TASK. When you write out the entries, keep every line exactly as it appears.

Collected data:

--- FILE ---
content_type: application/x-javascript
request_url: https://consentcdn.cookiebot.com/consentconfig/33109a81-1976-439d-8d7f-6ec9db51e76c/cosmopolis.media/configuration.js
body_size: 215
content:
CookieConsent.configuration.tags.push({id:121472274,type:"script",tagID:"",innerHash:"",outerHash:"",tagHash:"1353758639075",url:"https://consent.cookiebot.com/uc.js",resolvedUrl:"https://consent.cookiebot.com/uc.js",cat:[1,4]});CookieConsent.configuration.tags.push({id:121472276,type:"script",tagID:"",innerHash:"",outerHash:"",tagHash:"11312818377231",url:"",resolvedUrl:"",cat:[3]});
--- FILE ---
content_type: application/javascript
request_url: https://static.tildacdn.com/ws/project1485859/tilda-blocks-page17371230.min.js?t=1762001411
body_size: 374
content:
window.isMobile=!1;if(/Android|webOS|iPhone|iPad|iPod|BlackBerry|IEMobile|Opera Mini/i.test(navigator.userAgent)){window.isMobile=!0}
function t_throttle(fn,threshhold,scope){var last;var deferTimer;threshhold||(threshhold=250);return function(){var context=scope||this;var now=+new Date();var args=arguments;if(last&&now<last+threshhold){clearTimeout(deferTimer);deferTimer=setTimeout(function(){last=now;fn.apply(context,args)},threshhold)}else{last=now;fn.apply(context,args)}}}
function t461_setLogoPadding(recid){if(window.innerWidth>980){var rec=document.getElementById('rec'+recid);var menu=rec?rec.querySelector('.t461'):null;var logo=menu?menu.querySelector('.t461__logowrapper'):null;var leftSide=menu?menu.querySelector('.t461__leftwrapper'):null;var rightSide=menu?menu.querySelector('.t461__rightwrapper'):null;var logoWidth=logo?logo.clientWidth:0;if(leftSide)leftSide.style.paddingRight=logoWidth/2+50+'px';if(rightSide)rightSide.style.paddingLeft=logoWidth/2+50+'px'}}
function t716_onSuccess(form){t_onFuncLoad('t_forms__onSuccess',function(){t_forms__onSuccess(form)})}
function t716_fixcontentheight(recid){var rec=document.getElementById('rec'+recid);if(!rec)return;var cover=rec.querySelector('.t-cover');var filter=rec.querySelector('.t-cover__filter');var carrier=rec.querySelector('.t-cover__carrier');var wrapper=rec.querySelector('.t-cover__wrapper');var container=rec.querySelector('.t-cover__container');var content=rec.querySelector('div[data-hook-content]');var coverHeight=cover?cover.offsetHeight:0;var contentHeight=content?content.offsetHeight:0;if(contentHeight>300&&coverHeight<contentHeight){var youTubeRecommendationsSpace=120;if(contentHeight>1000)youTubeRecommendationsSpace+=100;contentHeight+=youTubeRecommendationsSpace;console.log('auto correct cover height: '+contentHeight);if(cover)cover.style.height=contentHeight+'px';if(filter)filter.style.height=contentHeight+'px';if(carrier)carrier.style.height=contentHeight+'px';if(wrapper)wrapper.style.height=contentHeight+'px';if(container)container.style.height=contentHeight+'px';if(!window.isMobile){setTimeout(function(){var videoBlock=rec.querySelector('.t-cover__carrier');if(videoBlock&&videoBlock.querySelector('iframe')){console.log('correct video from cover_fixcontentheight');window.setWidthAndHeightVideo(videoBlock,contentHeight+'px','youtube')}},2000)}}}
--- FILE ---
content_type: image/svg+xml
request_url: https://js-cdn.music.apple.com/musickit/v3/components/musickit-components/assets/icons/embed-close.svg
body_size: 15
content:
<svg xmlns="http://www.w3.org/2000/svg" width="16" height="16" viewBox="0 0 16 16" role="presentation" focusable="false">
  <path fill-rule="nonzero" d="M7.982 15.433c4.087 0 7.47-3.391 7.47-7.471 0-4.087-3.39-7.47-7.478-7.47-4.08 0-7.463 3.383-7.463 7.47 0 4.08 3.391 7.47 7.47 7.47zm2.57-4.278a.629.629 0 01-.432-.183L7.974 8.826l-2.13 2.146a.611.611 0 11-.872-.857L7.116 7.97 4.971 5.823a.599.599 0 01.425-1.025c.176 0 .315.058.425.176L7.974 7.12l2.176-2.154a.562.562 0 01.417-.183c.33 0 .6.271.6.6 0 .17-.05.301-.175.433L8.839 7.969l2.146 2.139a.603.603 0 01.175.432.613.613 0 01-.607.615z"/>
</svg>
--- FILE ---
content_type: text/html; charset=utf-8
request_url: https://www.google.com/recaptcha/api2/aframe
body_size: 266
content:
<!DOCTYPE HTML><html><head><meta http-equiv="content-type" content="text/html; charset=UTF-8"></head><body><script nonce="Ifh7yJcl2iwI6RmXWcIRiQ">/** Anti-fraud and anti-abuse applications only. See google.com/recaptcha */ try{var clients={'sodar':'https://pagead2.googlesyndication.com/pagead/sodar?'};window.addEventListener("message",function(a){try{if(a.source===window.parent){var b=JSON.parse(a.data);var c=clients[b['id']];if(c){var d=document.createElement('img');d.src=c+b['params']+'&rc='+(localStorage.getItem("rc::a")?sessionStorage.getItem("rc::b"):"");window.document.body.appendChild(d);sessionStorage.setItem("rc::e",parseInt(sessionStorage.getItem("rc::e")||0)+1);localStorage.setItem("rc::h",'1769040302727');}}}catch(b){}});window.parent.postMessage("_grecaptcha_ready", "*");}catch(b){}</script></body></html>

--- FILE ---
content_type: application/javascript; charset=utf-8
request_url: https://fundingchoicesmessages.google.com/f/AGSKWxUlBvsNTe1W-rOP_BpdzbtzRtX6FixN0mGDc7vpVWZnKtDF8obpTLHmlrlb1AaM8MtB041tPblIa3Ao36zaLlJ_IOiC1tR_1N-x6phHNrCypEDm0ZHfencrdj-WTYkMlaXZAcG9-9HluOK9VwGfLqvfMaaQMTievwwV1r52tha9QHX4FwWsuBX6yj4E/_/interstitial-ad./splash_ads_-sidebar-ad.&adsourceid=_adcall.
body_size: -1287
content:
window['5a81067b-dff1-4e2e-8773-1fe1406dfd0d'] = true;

TASK RESPONSE.
--- FILE ---
content_type: application/x-javascript
request_url: https://consentcdn.cookiebot.com/consentconfig/33109a81-1976-439d-8d7f-6ec9db51e76c/cosmopolis.media/configuration.js
body_size: 215
content:
CookieConsent.configuration.tags.push({id:121472274,type:"script",tagID:"",innerHash:"",outerHash:"",tagHash:"1353758639075",url:"https://consent.cookiebot.com/uc.js",resolvedUrl:"https://consent.cookiebot.com/uc.js",cat:[1,4]});CookieConsent.configuration.tags.push({id:121472276,type:"script",tagID:"",innerHash:"",outerHash:"",tagHash:"11312818377231",url:"",resolvedUrl:"",cat:[3]});
--- FILE ---
content_type: application/javascript
request_url: https://static.tildacdn.com/ws/project1485859/tilda-blocks-page17371230.min.js?t=1762001411
body_size: 374
content:
window.isMobile=!1;if(/Android|webOS|iPhone|iPad|iPod|BlackBerry|IEMobile|Opera Mini/i.test(navigator.userAgent)){window.isMobile=!0}
function t_throttle(fn,threshhold,scope){var last;var deferTimer;threshhold||(threshhold=250);return function(){var context=scope||this;var now=+new Date();var args=arguments;if(last&&now<last+threshhold){clearTimeout(deferTimer);deferTimer=setTimeout(function(){last=now;fn.apply(context,args)},threshhold)}else{last=now;fn.apply(context,args)}}}
function t461_setLogoPadding(recid){if(window.innerWidth>980){var rec=document.getElementById('rec'+recid);var menu=rec?rec.querySelector('.t461'):null;var logo=menu?menu.querySelector('.t461__logowrapper'):null;var leftSide=menu?menu.querySelector('.t461__leftwrapper'):null;var rightSide=menu?menu.querySelector('.t461__rightwrapper'):null;var logoWidth=logo?logo.clientWidth:0;if(leftSide)leftSide.style.paddingRight=logoWidth/2+50+'px';if(rightSide)rightSide.style.paddingLeft=logoWidth/2+50+'px'}}
function t716_onSuccess(form){t_onFuncLoad('t_forms__onSuccess',function(){t_forms__onSuccess(form)})}
function t716_fixcontentheight(recid){var rec=document.getElementById('rec'+recid);if(!rec)return;var cover=rec.querySelector('.t-cover');var filter=rec.querySelector('.t-cover__filter');var carrier=rec.querySelector('.t-cover__carrier');var wrapper=rec.querySelector('.t-cover__wrapper');var container=rec.querySelector('.t-cover__container');var content=rec.querySelector('div[data-hook-content]');var coverHeight=cover?cover.offsetHeight:0;var contentHeight=content?content.offsetHeight:0;if(contentHeight>300&&coverHeight<contentHeight){var youTubeRecommendationsSpace=120;if(contentHeight>1000)youTubeRecommendationsSpace+=100;contentHeight+=youTubeRecommendationsSpace;console.log('auto correct cover height: '+contentHeight);if(cover)cover.style.height=contentHeight+'px';if(filter)filter.style.height=contentHeight+'px';if(carrier)carrier.style.height=contentHeight+'px';if(wrapper)wrapper.style.height=contentHeight+'px';if(container)container.style.height=contentHeight+'px';if(!window.isMobile){setTimeout(function(){var videoBlock=rec.querySelector('.t-cover__carrier');if(videoBlock&&videoBlock.querySelector('iframe')){console.log('correct video from cover_fixcontentheight');window.setWidthAndHeightVideo(videoBlock,contentHeight+'px','youtube')}},2000)}}}
--- FILE ---
content_type: image/svg+xml
request_url: https://js-cdn.music.apple.com/musickit/v3/components/musickit-components/assets/icons/embed-close.svg
body_size: 15
content:
<svg xmlns="http://www.w3.org/2000/svg" width="16" height="16" viewBox="0 0 16 16" role="presentation" focusable="false">
  <path fill-rule="nonzero" d="M7.982 15.433c4.087 0 7.47-3.391 7.47-7.471 0-4.087-3.39-7.47-7.478-7.47-4.08 0-7.463 3.383-7.463 7.47 0 4.08 3.391 7.47 7.47 7.47zm2.57-4.278a.629.629 0 01-.432-.183L7.974 8.826l-2.13 2.146a.611.611 0 11-.872-.857L7.116 7.97 4.971 5.823a.599.599 0 01.425-1.025c.176 0 .315.058.425.176L7.974 7.12l2.176-2.154a.562.562 0 01.417-.183c.33 0 .6.271.6.6 0 .17-.05.301-.175.433L8.839 7.969l2.146 2.139a.603.603 0 01.175.432.613.613 0 01-.607.615z"/>
</svg>
--- FILE ---
content_type: text/html; charset=utf-8
request_url: https://www.google.com/recaptcha/api2/aframe
body_size: 266
content:
<!DOCTYPE HTML><html><head><meta http-equiv="content-type" content="text/html; charset=UTF-8"></head><body><script nonce="Ifh7yJcl2iwI6RmXWcIRiQ">/** Anti-fraud and anti-abuse applications only. See google.com/recaptcha */ try{var clients={'sodar':'https://pagead2.googlesyndication.com/pagead/sodar?'};window.addEventListener("message",function(a){try{if(a.source===window.parent){var b=JSON.parse(a.data);var c=clients[b['id']];if(c){var d=document.createElement('img');d.src=c+b['params']+'&rc='+(localStorage.getItem("rc::a")?sessionStorage.getItem("rc::b"):"");window.document.body.appendChild(d);sessionStorage.setItem("rc::e",parseInt(sessionStorage.getItem("rc::e")||0)+1);localStorage.setItem("rc::h",'1769040302727');}}}catch(b){}});window.parent.postMessage("_grecaptcha_ready", "*");}catch(b){}</script></body></html>

--- FILE ---
content_type: application/javascript; charset=utf-8
request_url: https://fundingchoicesmessages.google.com/f/AGSKWxUlBvsNTe1W-rOP_BpdzbtzRtX6FixN0mGDc7vpVWZnKtDF8obpTLHmlrlb1AaM8MtB041tPblIa3Ao36zaLlJ_IOiC1tR_1N-x6phHNrCypEDm0ZHfencrdj-WTYkMlaXZAcG9-9HluOK9VwGfLqvfMaaQMTievwwV1r52tha9QHX4FwWsuBX6yj4E/_/interstitial-ad./splash_ads_-sidebar-ad.&adsourceid=_adcall.
body_size: -1287
content:
window['5a81067b-dff1-4e2e-8773-1fe1406dfd0d'] = true;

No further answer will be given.